§ Task brief
Starting with the line that contains "Which of the", write out each line through the end of the listing, unchanged. Output nothing else.
──────── Material supplied
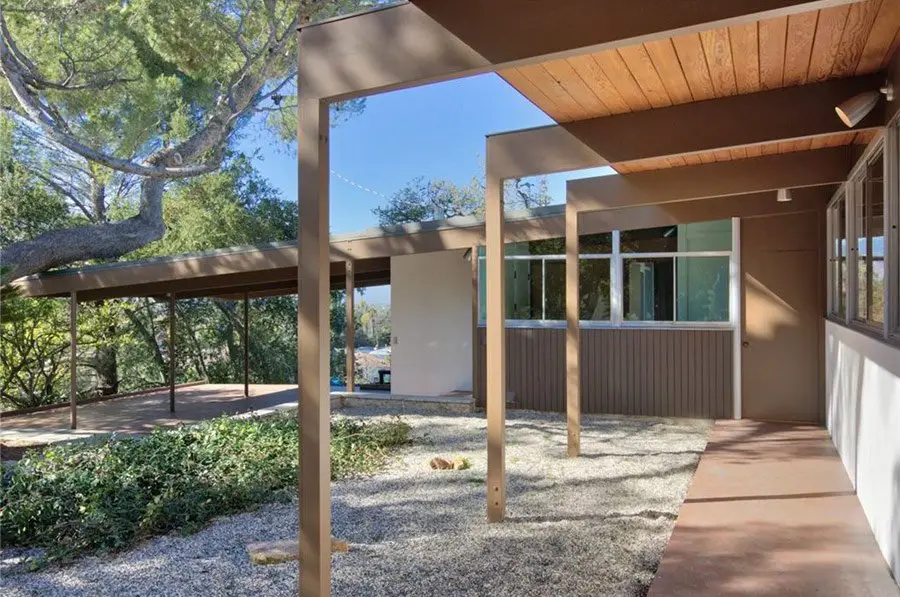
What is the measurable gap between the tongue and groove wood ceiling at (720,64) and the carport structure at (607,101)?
0.5 inches

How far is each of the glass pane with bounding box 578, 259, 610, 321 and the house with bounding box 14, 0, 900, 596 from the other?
0.10ft

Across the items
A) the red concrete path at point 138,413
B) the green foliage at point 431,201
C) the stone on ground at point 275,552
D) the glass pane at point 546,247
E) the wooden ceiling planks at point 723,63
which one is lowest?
the red concrete path at point 138,413

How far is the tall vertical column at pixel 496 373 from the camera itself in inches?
163

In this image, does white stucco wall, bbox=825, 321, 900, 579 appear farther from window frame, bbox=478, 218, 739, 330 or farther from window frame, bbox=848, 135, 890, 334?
window frame, bbox=478, 218, 739, 330

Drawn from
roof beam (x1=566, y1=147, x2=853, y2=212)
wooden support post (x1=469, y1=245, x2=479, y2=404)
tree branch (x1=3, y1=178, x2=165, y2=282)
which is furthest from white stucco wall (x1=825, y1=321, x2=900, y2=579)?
tree branch (x1=3, y1=178, x2=165, y2=282)

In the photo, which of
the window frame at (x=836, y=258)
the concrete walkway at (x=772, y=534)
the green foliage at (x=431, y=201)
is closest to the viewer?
the concrete walkway at (x=772, y=534)

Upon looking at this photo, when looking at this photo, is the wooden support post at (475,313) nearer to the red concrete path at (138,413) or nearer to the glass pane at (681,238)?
the glass pane at (681,238)

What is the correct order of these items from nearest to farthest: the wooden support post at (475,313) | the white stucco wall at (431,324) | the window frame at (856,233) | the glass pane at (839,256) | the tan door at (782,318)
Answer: the window frame at (856,233) → the glass pane at (839,256) → the tan door at (782,318) → the wooden support post at (475,313) → the white stucco wall at (431,324)

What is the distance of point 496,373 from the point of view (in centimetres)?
415

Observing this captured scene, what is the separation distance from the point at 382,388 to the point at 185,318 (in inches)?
345

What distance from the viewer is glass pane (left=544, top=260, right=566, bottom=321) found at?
9.20 metres

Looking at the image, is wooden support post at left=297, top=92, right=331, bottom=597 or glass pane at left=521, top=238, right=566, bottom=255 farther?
glass pane at left=521, top=238, right=566, bottom=255

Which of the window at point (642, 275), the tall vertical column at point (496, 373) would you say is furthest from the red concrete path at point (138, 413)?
the tall vertical column at point (496, 373)

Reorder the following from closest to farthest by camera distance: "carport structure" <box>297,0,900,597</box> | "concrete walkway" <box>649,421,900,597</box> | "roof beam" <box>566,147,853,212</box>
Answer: "carport structure" <box>297,0,900,597</box> → "concrete walkway" <box>649,421,900,597</box> → "roof beam" <box>566,147,853,212</box>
────────────────
§ Output below
Which of the window at point (642, 275), the tall vertical column at point (496, 373) would you say is furthest from the red concrete path at point (138, 413)?
the tall vertical column at point (496, 373)

Reorder the following from closest to farthest by camera distance: "carport structure" <box>297,0,900,597</box> | "concrete walkway" <box>649,421,900,597</box> | "roof beam" <box>566,147,853,212</box>
Answer: "carport structure" <box>297,0,900,597</box> → "concrete walkway" <box>649,421,900,597</box> → "roof beam" <box>566,147,853,212</box>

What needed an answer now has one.